STUDY QUESTIONS:
1/ Return the part of the film review from "It's a mess, and" to "to swallow anything.", copied word for word.
2/ Resume the review of the Farrelly brothers' family film from where it stops.

PAGE EXTRACT:

________________________________________

It's a mess, and only a vaguely different sort than the Farrellys are used to making; they keep the jizz inside. Save for two scenes in which Frank literally explodes all over his daughter's teacher, Mrs. Boyd (irritant Molly Shannon, channeling every character she ever played on Saturday Night Live), the bodily fluids are seen only during the animated sequences. But this is a family film, rated PG, meaning the brothers had to excise a sperm-workout scene inside a testicular hangout called Gonad's Gym. There's no accounting for taste, perhaps, when your leading man is willing to swallow anything.

________________________________________

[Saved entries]
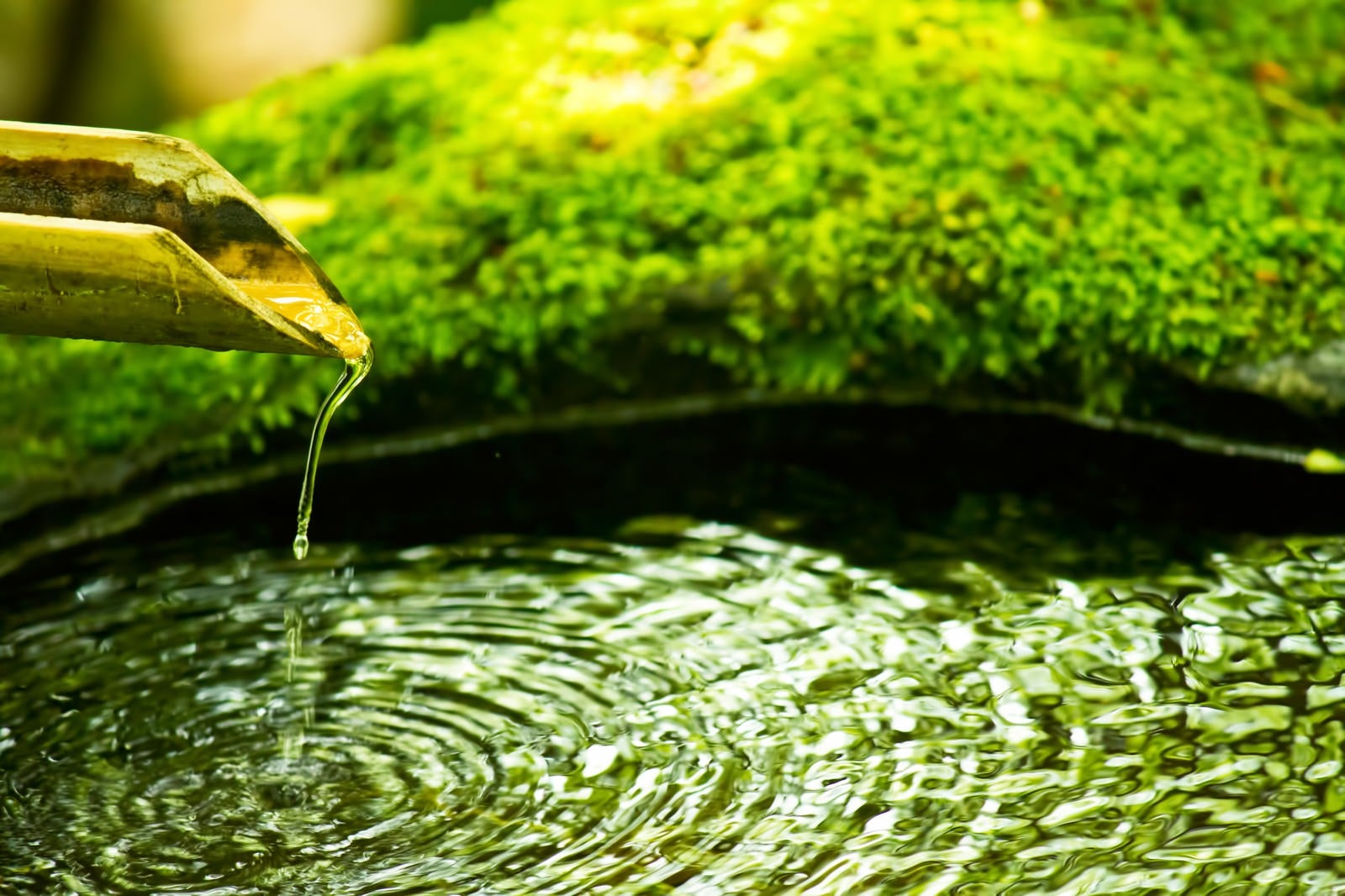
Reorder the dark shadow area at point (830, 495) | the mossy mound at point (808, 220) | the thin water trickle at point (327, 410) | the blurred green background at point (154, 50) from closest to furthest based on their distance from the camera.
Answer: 1. the thin water trickle at point (327, 410)
2. the dark shadow area at point (830, 495)
3. the mossy mound at point (808, 220)
4. the blurred green background at point (154, 50)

________________________________________

WRITTEN ANSWERS:
1/
It's a mess, and only a vaguely different sort than the Farrellys are used to making; they keep the jizz inside. Save for two scenes in which Frank literally explodes all over his daughter's teacher, Mrs. Boyd (irritant Molly Shannon, channeling every character she ever played on Saturday Night Live), the bodily fluids are seen only during the animated sequences. But this is a family film, rated PG, meaning the brothers had to excise a sperm-workout scene inside a testicular hangout called Gonad's Gym. There's no accounting for taste, perhaps, when your leading man is willing to swallow anything.

2/
But Osmosis Jones, which jarringly cuts back and forth between the real world and Frank's animated interior, is too obvious and disjointed to satisfy even Frank's cravings; it's junk food, empty calories dolled up as a main course. The scenes that take place in the real world are just tepid setups for the goings-on inside Frank's pale, bloated body, and those set inside Frank (animated by Tom Sito and Piet Kroon, rookies who show their awkwardness) slide by on sight gags that become tiresome in their repetition. It's funny and even a little stunning the first time you see how fetid Frank's infrastructure has become -- in the so-called City of Frank, there are signs everywhere, proclaiming such things as "Danger! Open Cavity!" -- but there are only so many ways to turn organs into cellular nightspots and government buildings before the settings all begin to look the same.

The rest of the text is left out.